§ EXTRACTED MATERIAL:
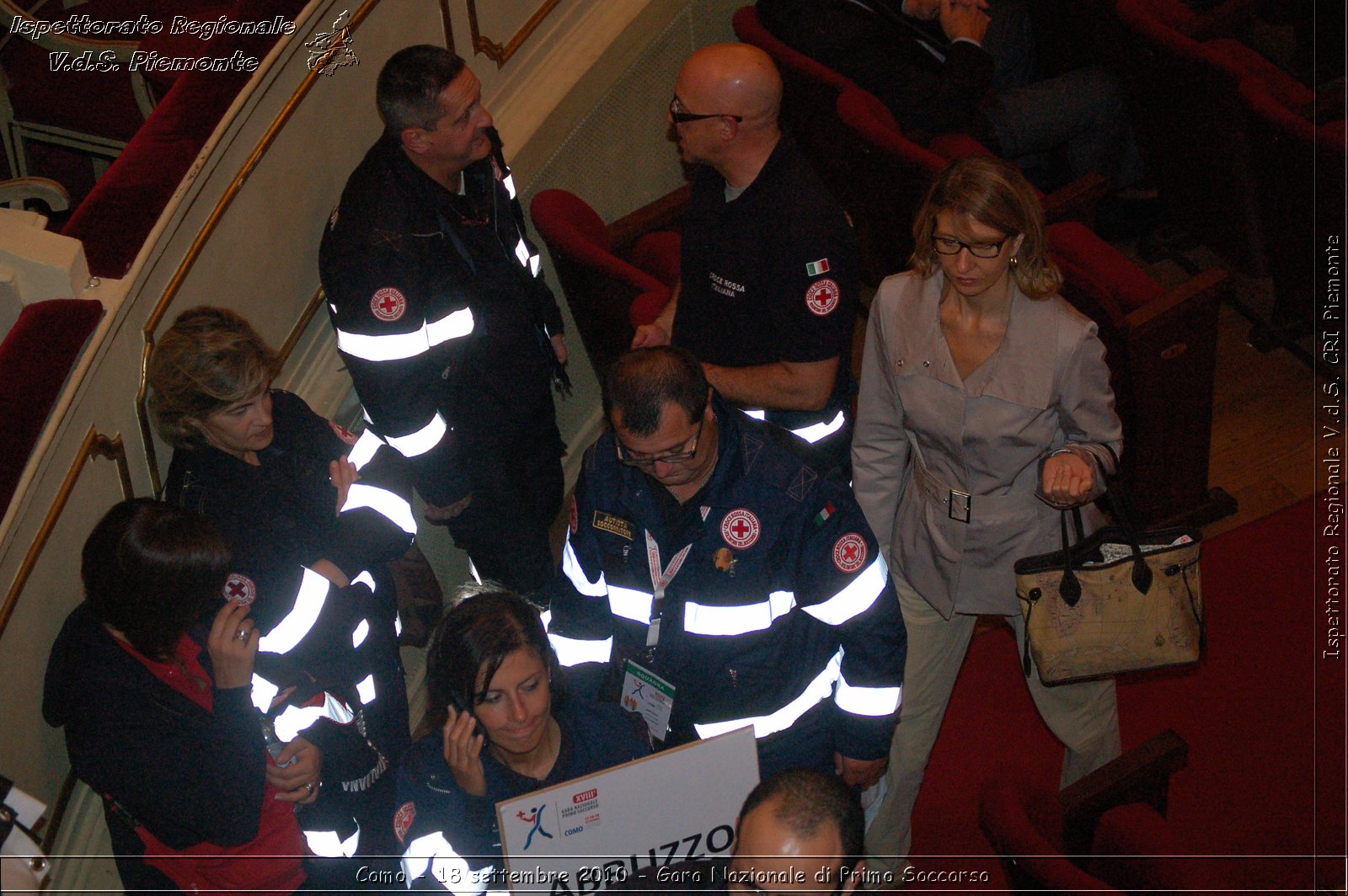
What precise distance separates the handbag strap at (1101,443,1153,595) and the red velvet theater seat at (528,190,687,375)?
--
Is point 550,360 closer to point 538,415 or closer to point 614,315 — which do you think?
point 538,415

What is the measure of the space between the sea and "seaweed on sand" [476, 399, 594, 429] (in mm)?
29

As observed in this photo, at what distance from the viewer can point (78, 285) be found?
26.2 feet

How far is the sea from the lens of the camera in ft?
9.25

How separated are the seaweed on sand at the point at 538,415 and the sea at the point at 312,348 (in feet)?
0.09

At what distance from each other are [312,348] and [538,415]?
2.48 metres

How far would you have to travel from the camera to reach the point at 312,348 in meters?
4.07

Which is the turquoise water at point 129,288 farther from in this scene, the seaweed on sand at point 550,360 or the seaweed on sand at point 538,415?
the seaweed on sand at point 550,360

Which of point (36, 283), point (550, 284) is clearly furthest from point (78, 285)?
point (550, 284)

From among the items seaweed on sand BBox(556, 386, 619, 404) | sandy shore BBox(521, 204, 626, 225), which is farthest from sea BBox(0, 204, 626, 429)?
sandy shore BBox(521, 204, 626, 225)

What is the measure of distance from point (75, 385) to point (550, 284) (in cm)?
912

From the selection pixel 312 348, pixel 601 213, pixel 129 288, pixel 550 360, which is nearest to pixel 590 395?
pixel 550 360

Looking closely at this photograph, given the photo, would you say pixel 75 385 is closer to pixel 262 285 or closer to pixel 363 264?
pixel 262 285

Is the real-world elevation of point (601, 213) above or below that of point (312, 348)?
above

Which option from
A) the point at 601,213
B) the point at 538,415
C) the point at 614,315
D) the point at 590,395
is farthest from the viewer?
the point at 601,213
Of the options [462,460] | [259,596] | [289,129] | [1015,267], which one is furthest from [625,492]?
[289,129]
* * *
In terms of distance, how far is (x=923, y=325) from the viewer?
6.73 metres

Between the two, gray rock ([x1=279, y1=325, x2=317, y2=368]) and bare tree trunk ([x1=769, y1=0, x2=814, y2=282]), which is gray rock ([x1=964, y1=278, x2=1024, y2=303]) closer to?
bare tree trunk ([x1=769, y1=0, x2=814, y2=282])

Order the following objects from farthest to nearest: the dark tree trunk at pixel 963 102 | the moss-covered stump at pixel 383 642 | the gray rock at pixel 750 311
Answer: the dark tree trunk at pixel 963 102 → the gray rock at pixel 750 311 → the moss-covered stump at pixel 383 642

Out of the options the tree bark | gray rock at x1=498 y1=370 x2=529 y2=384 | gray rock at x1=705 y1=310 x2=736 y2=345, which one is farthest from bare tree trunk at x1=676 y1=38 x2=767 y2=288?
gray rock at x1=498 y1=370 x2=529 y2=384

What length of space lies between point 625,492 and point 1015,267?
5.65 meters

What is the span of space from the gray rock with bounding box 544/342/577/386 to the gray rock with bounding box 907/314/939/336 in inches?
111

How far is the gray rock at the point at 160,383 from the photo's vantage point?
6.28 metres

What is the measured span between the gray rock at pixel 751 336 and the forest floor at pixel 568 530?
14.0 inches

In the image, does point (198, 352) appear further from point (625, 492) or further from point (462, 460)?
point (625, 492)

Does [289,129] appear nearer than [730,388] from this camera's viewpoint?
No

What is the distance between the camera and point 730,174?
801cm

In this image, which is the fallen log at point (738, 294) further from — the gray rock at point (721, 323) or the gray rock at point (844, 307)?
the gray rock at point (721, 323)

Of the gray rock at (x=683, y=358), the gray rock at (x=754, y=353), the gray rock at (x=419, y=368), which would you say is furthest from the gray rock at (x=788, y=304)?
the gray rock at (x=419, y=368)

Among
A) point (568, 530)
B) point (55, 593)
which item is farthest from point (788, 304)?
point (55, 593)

§ AIM OF THE EXERCISE: Swap "span" for "extent" in the records starting at the line containing "What length of" and ending at the line containing "6.28 metres". Give back only those lines, with nothing else altered.

§ RESPONSE TO THIS EXERCISE:
What length of space lies between point 625,492 and point 1015,267?
5.65 meters

What is the extent of space from the gray rock with bounding box 544/342/577/386 to the gray rock with bounding box 907/314/939/336 in inches?
111

How far is the gray rock at the point at 160,383 from the photo's vantage point?
6.28 metres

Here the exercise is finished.